What usually happens is that an established local or online business or organization creates Facebook pages, Twitter feeds and the like. Sooner or later they realize the immense benefits that these can bestow and so put more time and energy into their presence on these networks. Eventually they have teeming accounts that reach thousands of new prospects. They then become local social media standouts. Examples of this approach include Perth Zoo, Fremantle's Esplanade Hotel and Chalkys Espresso Bar.
But so powerful and pervasive is social media that you can actually do it the other way around as well. One example of this is the dominant city-centric Twitter account Tweet Perth, managed by Adam Barrell. This has long had a huge amount of influence. I know this from personal experience. A couple of years ago now he retweeted a blog post from my local blog about this city. I was pleasantly surprised to see that I'd received about hundred clicks in an hour as a result. No wonder so many local businesses hope for this kind of attention!

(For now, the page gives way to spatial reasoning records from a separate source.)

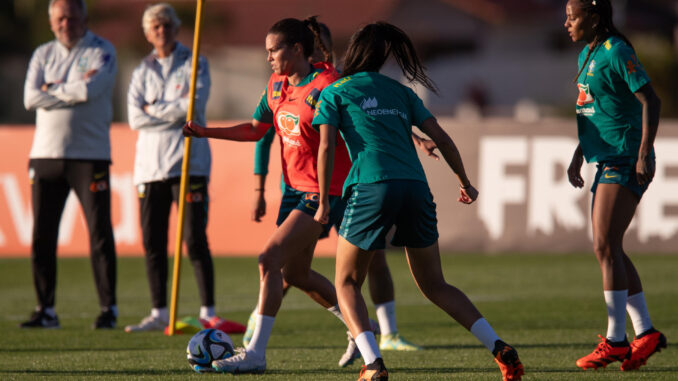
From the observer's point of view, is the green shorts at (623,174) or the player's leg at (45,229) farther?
the player's leg at (45,229)

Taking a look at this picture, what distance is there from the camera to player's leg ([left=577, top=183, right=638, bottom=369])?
270 inches

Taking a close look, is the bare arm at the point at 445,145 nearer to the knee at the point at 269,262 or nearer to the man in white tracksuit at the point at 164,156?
the knee at the point at 269,262

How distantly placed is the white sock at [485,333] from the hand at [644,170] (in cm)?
142

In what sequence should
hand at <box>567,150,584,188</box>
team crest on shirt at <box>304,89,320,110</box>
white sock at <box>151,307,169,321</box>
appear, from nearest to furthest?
1. team crest on shirt at <box>304,89,320,110</box>
2. hand at <box>567,150,584,188</box>
3. white sock at <box>151,307,169,321</box>

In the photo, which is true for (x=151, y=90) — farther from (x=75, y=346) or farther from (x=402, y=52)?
(x=402, y=52)

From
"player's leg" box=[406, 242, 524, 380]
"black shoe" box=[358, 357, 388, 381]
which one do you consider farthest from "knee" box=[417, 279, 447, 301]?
"black shoe" box=[358, 357, 388, 381]

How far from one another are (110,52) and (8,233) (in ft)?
24.4

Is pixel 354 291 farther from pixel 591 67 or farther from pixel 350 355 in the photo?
pixel 591 67

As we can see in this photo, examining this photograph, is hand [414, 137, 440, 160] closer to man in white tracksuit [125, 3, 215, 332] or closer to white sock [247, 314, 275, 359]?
white sock [247, 314, 275, 359]

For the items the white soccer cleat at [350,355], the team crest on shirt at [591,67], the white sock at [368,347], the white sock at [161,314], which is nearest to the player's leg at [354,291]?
the white sock at [368,347]

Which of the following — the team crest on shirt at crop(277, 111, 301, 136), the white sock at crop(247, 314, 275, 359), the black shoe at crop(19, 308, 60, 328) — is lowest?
the black shoe at crop(19, 308, 60, 328)

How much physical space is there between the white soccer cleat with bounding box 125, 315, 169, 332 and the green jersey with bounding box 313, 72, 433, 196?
11.6ft

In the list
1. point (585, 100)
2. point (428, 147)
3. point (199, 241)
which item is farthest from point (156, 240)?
point (585, 100)

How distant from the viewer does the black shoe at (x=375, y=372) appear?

Barrell has used that powerful online presence as a springboard to create a whole new local content platform. I suspect there are other, bigger projects in the pipeline too.
Lost Perth is another case in point. This started out as a Facebook page that encouraged people to share their local reminiscences. It quickly took on a life of its own and became hugely active and popular. It even inspired a couple of TV documentaries. A website resulted that sells merchandise such as t-shirts and a book inspired by the page. Not sure how much money the whole project has made its creators, but I suspect it's a tidy amount by now.
So, if you've got a social media presence that is solid and growing, there's no reason you can't make it into something profitable and full-time by branching out in bigger ways both online and off.